SARS-CoV-2 Nucleocapsid Protein Interacts with RIG-I and Represses RIG-Mediated IFN-β Production

• Published in: Viruses Vol. 13; no. 1; p. 47
• Main Authors: Chen, Keli, Xiao, Feng, Hu, Dingwen, Ge, Weiwei, Tian, Mingfu, Wang, Wenbiao, Pan, Pan, Wu, Kailang, Wu, Jianguo
• Format: Journal Article
• Language: English
• Published: Switzerland MDPI 30.12.2020; MDPI AG
• Subjects: A549 Cells; Animals; coronavirus disease 2019; COVID-19; COVID-19 - immunology; DEAD Box Protein 58 - genetics; DEAD Box Protein 58 - metabolism; HEK293 Cells; HeLa Cells; Host-Pathogen Interactions - immunology; Humans; interferon; Interferon-beta - metabolism; nucleocapsid; Nucleocapsid Proteins - metabolism; Protein Interaction Domains and Motifs; Receptors, Immunologic; SARS-CoV-2; SARS-CoV-2 - metabolism; severe acute respiratory syndrome coronavirus 2; Signal Transduction; COVID-19; IFN; nucleocapsid; retinoic acid-inducible gene I; SARS-CoV-2; severe acute respiratory syndrome coronavirus 2; coronavirus disease 2019; RIG-I; interferon
• ISSN: 1999-4915; 1999-4915
• DOI: 10.3390/v13010047

SARS-CoV-2 is highly pathogenic in humans and poses a great threat to public health worldwide.

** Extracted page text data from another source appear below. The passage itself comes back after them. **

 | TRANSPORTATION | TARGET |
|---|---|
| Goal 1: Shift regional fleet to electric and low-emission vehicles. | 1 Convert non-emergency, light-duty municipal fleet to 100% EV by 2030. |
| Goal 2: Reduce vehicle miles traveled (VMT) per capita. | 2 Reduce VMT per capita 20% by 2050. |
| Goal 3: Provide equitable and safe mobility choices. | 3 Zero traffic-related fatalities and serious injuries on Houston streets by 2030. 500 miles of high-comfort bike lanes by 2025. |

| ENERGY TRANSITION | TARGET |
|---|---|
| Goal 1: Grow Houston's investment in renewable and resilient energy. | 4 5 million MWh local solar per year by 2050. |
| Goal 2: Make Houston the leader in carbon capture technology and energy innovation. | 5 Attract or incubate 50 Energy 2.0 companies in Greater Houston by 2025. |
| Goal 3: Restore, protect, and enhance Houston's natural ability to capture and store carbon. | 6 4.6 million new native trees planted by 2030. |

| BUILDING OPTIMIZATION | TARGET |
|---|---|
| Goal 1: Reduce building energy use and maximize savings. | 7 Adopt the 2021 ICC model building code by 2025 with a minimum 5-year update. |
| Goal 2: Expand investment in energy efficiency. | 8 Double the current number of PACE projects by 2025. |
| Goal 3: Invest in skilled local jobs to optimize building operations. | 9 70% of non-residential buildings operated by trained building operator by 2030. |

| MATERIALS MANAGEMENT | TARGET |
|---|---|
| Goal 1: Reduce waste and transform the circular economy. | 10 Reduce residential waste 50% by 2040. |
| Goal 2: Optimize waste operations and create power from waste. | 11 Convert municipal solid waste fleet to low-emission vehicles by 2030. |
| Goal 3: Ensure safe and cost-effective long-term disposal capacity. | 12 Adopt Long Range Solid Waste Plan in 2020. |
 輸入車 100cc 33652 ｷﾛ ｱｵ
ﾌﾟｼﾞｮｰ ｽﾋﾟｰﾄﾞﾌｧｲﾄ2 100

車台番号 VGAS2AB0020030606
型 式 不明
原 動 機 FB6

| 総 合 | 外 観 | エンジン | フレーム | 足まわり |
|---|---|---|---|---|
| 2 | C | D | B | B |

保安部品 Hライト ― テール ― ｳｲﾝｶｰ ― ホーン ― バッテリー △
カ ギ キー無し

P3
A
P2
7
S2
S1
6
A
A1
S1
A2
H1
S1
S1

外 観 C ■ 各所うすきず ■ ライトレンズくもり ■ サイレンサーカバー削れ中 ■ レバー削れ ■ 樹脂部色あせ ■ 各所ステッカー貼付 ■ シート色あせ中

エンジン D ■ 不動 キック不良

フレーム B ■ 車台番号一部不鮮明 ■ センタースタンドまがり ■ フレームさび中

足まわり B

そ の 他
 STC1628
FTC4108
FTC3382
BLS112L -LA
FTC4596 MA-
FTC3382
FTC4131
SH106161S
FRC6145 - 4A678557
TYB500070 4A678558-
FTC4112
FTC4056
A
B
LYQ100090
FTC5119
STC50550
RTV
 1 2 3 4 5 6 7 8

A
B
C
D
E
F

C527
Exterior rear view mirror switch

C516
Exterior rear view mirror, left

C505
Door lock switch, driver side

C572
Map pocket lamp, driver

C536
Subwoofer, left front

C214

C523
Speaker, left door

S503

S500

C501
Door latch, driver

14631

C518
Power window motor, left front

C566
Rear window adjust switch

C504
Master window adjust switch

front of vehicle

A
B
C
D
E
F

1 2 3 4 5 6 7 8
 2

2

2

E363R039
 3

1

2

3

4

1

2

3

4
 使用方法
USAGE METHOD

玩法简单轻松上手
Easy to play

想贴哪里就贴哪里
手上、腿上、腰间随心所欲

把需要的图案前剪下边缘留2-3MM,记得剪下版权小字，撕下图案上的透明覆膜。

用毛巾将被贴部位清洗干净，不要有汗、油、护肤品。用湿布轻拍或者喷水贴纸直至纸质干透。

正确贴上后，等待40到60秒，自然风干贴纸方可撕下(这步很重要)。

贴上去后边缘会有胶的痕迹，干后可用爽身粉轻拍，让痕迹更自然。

Clinical data shows a disturbed type I interferon (IFN) response during the virus infection. In this study, we discovered that the nucleocapsid (N) protein of SARS-CoV-2 plays an important role in the inhibition of interferon beta (IFN-β) production. N protein repressed IFN-β production induced by poly(I:C) or upon Sendai virus (SeV) infection. We noted that N protein also suppressed IFN-β production, induced by several signaling molecules downstream of the retinoic acid-inducible gene I (RIG-I) pathway, which is the crucial pattern recognition receptor (PRR) responsible for identifying RNA viruses. Moreover, our data demonstrated that N protein interacted with the RIG-I protein through the DExD/H domain, which has ATPase activity and plays an important role in the binding of immunostimulatory RNAs. These results suggested that SARS-CoV-2 N protein suppresses the IFN-β response through targeting the initial step, potentially the cellular PRR-RNA-recognition step in the innate immune pathway. Therefore, we propose that the SARS-CoV-2 N protein represses IFN-β production by interfering with RIG-I.